→ **WHAT IS NEEDED**:
Reproduce word for word the part of the records that opens with the line containing "Is [345,68] closer" and runs through the end of the records. Leave out the picture.
>> START ENTRIES SHOWN
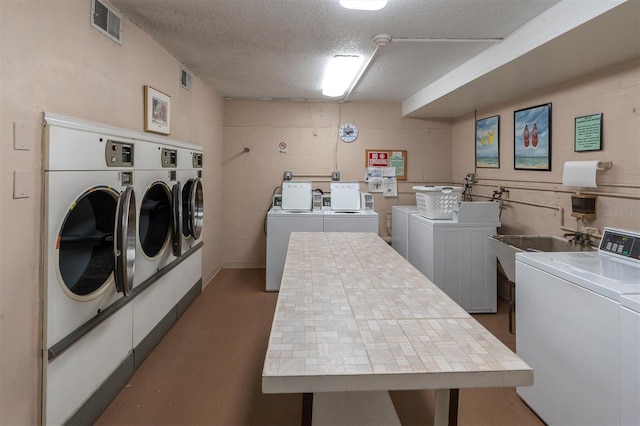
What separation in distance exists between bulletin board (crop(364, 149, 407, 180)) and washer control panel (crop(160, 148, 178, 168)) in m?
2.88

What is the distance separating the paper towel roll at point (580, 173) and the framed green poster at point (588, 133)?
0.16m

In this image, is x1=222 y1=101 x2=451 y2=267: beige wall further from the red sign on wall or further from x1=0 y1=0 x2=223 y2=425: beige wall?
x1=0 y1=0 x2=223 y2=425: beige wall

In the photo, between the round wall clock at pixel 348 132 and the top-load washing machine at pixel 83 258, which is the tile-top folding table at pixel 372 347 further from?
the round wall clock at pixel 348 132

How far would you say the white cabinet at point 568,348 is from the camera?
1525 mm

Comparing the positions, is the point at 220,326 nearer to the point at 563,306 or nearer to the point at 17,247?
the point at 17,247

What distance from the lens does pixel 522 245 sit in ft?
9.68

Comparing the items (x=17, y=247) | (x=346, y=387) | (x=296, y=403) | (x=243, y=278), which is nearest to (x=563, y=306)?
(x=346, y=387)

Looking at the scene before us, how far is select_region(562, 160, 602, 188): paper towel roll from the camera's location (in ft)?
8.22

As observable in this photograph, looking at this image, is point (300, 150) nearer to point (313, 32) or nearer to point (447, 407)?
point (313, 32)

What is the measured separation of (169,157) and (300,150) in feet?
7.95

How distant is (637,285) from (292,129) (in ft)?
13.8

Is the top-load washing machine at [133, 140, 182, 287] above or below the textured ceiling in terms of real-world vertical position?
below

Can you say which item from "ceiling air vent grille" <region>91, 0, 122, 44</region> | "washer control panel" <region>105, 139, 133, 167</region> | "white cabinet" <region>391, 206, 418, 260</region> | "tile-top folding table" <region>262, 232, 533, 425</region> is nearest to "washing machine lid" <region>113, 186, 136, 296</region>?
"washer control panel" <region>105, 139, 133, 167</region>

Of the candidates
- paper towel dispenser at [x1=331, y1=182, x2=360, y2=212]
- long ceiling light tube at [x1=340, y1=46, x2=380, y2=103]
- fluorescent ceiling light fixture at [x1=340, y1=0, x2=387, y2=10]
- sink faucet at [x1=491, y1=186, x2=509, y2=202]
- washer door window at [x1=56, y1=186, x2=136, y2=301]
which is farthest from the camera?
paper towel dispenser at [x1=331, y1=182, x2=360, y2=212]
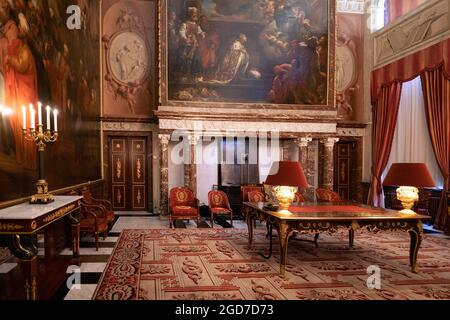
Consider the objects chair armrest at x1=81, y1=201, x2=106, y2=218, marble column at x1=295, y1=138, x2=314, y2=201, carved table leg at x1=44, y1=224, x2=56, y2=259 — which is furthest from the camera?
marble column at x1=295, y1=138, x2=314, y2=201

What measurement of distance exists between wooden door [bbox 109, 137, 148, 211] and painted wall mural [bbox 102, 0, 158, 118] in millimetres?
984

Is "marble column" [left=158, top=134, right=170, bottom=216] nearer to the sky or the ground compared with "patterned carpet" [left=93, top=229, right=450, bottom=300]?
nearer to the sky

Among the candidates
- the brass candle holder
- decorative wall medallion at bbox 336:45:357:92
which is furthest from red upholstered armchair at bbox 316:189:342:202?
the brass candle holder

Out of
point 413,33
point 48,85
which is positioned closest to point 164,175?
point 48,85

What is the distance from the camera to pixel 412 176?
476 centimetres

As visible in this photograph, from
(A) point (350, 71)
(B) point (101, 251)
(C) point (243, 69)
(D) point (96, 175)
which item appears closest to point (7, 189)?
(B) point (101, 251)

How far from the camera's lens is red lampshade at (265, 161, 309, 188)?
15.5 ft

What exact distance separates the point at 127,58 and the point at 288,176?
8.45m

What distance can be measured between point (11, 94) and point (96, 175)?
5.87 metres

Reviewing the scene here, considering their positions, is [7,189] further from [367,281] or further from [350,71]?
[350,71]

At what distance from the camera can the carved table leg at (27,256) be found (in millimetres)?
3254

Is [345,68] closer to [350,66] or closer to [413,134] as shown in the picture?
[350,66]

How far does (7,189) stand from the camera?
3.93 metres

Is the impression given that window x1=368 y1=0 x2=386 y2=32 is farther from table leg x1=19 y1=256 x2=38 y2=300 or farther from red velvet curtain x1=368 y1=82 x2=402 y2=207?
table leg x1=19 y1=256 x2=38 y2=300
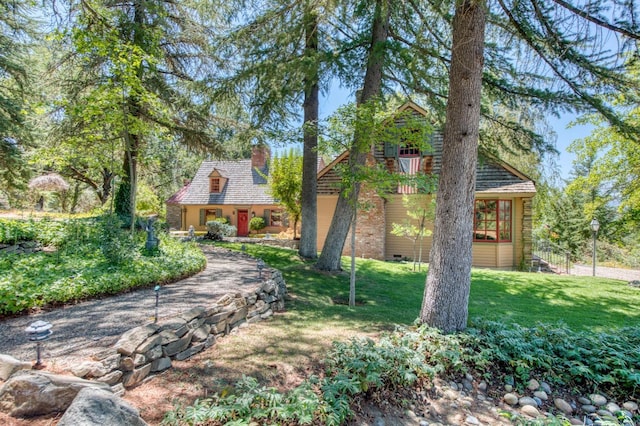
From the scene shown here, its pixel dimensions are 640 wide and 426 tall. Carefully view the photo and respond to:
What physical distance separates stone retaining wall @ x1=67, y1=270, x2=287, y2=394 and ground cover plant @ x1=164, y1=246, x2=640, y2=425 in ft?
>> END ENTRIES SHOWN
→ **ANSWER FOR THIS EXERCISE**:
Is [345,68] closer to [350,66] or closer to [413,134] as shown in the picture?
[350,66]

How far does (7,189) stand from the camera?
3.93 metres

Is the impression given that window x1=368 y1=0 x2=386 y2=32 is farther from table leg x1=19 y1=256 x2=38 y2=300 or farther from red velvet curtain x1=368 y1=82 x2=402 y2=207?
table leg x1=19 y1=256 x2=38 y2=300
From the scene shown here, its pixel dimensions are 640 wide and 426 tall. Carefully view the photo and respond to:
What physical distance separates stone retaining wall @ x1=67, y1=270, x2=287, y2=394 and ground cover plant @ x1=164, y1=246, x2=640, y2=425 in ft?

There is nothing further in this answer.